Boot Camp
by Tom Hudson
Well, Boot Camp fans, here I am again, after a month's absence. I hope all Boot Camp readers typed in the BOFFO program from last issue- it'll be a big help to you in the future when building BASIC USR call structures.
Speaking of BASIC USR calls, that just happens to be the subject of this issue's column. Were going to take a couple of problems and solve them using assembly language, via the USR function.
Using USR.
As we all know, interpreted BASIC is a very slow way to get things done in a computer. For an explanation of what happens in interpreted BASIC, take a look at issue 13's Boot Camp. We're going to look at a way to overcome this inherent sluggishness, using the USR (call user subroutine) function. The format of this function is:
USR( aexp1 [,aexp2] [,aexp3...] )
... where aexp1 is the address of the assembly code to be executed, and aexp2, aexp3, etc. are optional numeric arguments which are passed to the assembly routine..
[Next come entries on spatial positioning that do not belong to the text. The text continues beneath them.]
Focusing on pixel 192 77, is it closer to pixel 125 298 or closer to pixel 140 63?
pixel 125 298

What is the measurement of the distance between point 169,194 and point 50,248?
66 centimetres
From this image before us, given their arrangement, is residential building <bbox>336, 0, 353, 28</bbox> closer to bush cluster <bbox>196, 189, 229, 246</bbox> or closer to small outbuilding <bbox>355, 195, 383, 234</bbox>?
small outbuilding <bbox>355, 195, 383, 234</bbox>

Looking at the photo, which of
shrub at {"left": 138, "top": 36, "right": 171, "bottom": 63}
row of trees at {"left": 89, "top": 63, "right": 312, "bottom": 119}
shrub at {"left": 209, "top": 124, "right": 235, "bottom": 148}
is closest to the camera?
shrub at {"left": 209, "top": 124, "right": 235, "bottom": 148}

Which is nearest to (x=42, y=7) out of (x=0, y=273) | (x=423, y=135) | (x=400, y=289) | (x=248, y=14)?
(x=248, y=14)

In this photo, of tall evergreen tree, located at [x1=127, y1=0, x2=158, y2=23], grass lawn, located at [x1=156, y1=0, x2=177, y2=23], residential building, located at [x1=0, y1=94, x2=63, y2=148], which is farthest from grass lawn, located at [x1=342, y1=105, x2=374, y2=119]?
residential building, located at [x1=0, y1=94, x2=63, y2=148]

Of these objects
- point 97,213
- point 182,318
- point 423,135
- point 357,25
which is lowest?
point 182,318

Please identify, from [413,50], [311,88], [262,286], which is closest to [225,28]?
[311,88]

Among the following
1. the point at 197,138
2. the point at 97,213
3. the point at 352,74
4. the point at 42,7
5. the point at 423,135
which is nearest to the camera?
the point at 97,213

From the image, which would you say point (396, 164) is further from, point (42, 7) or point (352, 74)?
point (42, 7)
The USR function simply tells BASIC to perform a JSR to the assembly code located at the address indicated by aexp1. Take a look at the following USR call:
A=USR(1536)
This USR call will execute the code at location 1536 ($0600) and return to BASIC, where the program will continue execution with the next statement. If the subroutine is to return a value to BASIC, it will be returned in the variable A. This USR call doesn't use any arguments.
Many times, you'll want your USR call to process some type of data or accept parameters of some sort. This is done by using the optional arguments. Look at this example:
A=USR(30926,102,Q*3)
This USR function calls the assembly code located at address 30926 ($78CE) and passes two values, 102 and the value of Q*3, to the subroutine. The arguments must be integers in the range 0-65535, and the assembly code must be equipped to handle the two parameters properly.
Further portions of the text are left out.